■ Page ■
* start *

Revision as of 15:40, 29 March 2009

  • How exactly does one take the magnitude of a transfer function? My understanding was to take the square root of the sum of the squares of the components of the numerator over the same for the denominator. Why/how is this done different is A&W equation 14.10.3? I see that they use j^2=-1, but I don't get the same answer if I leave it a j^2. Also what is the reason for dropping the j's when taking a magnitude? --Brs16 18:28, 28 March 2009 (EDT)
    • The magnitude of the transfer function is as you describe; you basically need to get it in the form:

\( \begin{align} \mathbb{H}&=\frac{a+jb}{c+jd}\\ |\mathbb{H}|&=\frac{\sqrt{a^2+b^2}}{\sqrt{c^2+d^2}} \end{align} \)

where above, a and c are the real parts and b and d are the imaginary parts. You are dropping the j because you are taking a magnitude - basically, using pythagorean theorem in the complex plane.DukeEgr93 11:40, 29 March 2009 (EDT)
  • Generating a Bode plot for functions that are already factored or easily factored is straightforward. All the examples in the book or that we did in class are like this so the poles and zeros and easily found. How do you approach generating a bode plot for a transfer function that cannot easily be factored (like a typical bandpass)? Are these considered "too tricky?" Do "multiple zero/pole systems" mean transfer functions that are already factored? --Brs16 18:28, 28 March 2009 (EDT)
    • For the test, a problem like that will either already be factored or be easily factored. I will not give a case with complex poles. DukeEgr93 11:40, 29 March 2009 (EDT)
  • Via e-mail: Is finding the gain on a band-reject filter the same as on a bandpass filter?
    • For a prototypical band-reject,

\( \begin{align} \mathbb{H}&=\frac{K\left((j\omega)^2+\omega^2_n\right)}{(j\omega)^2+2\zeta\omega_n(j\omega)+\omega^2_n} \end{align} \)

where K is the gain at the high and low frequencies outside of the rejected range. DukeEgr93 11:40, 29 March 2009 (EDT)
  • Via e-mail: Are the log center frequency and linear center frequencies just the middle of the bandwidth on their respective plots?
    • Pretty much. Just remember that to get the center from a Bode plot, you will be averaging the logs and not the values. DukeEgr93 11:40, 29 March 2009 (EDT)

* end *

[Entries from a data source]

* start *

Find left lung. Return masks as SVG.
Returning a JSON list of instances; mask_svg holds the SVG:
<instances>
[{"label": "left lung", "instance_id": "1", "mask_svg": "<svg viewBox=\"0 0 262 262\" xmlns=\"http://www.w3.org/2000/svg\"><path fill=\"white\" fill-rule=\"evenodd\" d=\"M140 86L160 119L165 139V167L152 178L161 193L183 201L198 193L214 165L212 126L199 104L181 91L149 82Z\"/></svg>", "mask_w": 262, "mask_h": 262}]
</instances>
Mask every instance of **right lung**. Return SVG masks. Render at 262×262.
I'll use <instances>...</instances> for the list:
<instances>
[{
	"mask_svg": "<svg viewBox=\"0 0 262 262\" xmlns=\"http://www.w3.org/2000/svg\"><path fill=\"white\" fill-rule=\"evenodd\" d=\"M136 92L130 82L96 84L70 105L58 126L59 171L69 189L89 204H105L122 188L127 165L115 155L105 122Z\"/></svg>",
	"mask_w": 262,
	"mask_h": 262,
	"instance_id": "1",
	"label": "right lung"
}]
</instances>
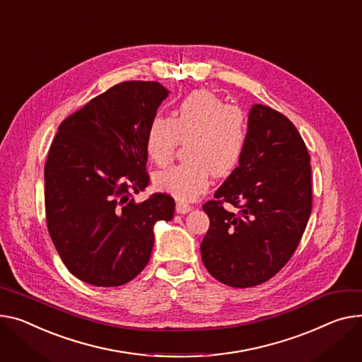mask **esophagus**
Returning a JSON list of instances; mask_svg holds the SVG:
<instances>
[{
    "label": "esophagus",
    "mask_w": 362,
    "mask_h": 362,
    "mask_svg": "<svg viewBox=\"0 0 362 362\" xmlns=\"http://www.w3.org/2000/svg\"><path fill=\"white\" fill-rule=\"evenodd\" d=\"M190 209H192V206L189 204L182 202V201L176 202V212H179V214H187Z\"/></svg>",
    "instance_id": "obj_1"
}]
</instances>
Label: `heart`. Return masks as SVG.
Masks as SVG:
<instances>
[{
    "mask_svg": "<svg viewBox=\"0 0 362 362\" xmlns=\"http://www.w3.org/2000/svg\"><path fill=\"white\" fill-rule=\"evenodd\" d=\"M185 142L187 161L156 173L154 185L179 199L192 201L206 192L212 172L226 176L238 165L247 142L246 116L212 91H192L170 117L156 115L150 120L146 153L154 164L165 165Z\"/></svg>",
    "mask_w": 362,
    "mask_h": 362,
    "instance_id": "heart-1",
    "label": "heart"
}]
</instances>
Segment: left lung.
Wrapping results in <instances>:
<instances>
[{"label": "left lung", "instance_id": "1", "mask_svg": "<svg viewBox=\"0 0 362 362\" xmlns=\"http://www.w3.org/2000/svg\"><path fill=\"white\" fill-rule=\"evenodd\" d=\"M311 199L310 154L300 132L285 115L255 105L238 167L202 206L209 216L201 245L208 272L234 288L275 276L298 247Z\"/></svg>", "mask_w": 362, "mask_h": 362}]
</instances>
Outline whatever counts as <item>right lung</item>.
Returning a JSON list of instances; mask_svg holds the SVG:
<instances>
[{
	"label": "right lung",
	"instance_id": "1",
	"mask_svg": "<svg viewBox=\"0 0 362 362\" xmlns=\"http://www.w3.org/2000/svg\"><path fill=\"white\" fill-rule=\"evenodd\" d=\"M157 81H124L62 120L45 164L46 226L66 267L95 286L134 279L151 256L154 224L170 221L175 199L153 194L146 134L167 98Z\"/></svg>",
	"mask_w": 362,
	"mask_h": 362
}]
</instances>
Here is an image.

* end *
* start *

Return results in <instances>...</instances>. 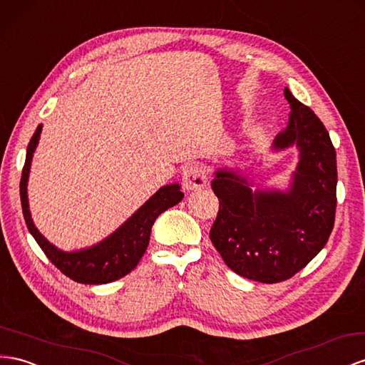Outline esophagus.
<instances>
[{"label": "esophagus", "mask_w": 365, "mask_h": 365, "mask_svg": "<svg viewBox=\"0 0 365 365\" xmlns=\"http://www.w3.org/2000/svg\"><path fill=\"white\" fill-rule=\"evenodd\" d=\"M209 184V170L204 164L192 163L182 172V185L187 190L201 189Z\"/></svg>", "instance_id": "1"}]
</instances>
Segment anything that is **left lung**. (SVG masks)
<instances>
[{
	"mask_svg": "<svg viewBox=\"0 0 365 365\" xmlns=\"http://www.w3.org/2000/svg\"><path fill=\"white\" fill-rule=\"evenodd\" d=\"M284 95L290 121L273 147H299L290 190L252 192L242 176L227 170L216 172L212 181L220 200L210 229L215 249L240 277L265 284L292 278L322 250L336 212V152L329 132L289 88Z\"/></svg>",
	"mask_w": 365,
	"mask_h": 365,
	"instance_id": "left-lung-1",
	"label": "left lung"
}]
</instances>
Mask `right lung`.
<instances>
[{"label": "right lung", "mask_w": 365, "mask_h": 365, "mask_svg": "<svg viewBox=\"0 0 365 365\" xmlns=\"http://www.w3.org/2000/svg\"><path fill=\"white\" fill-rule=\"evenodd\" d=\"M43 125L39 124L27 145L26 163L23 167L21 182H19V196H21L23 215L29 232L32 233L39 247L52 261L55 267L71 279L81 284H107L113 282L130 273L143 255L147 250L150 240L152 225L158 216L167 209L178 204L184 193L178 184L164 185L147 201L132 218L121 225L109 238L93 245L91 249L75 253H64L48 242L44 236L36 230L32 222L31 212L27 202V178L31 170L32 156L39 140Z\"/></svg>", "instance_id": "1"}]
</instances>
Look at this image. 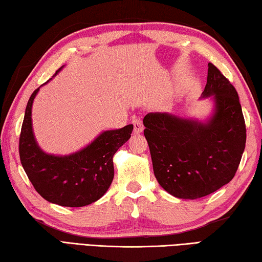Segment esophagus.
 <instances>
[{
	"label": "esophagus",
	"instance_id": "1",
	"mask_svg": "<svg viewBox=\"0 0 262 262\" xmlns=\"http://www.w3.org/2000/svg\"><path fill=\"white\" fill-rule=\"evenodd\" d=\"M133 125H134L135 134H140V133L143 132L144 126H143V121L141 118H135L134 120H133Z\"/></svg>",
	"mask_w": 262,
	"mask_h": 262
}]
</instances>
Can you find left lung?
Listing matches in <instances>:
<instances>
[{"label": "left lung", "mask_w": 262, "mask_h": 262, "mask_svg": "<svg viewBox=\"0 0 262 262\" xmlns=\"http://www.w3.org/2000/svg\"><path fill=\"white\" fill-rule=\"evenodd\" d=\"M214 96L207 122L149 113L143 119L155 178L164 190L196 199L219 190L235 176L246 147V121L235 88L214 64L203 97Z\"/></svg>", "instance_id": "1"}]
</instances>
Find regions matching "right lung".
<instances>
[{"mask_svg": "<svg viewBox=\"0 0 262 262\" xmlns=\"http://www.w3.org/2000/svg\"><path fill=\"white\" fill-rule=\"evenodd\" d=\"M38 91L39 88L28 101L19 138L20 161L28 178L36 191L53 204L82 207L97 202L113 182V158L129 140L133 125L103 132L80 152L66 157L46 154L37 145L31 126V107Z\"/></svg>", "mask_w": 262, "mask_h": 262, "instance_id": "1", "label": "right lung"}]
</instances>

* end *

■ The task ■
Retype the stretch of the transfer function thread from "where K is the" through "values. DukeEgr93 11:40, 29 March 2009 (EDT)". These entries were drawn from a separate source.

■ Reply to the exercise ■
where K is the gain at the high and low frequencies outside of the rejected range. DukeEgr93 11:40, 29 March 2009 (EDT)
  • Via e-mail: Are the log center frequency and linear center frequencies just the middle of the bandwidth on their respective plots?
    • Pretty much. Just remember that to get the center from a Bode plot, you will be averaging the logs and not the values. DukeEgr93 11:40, 29 March 2009 (EDT)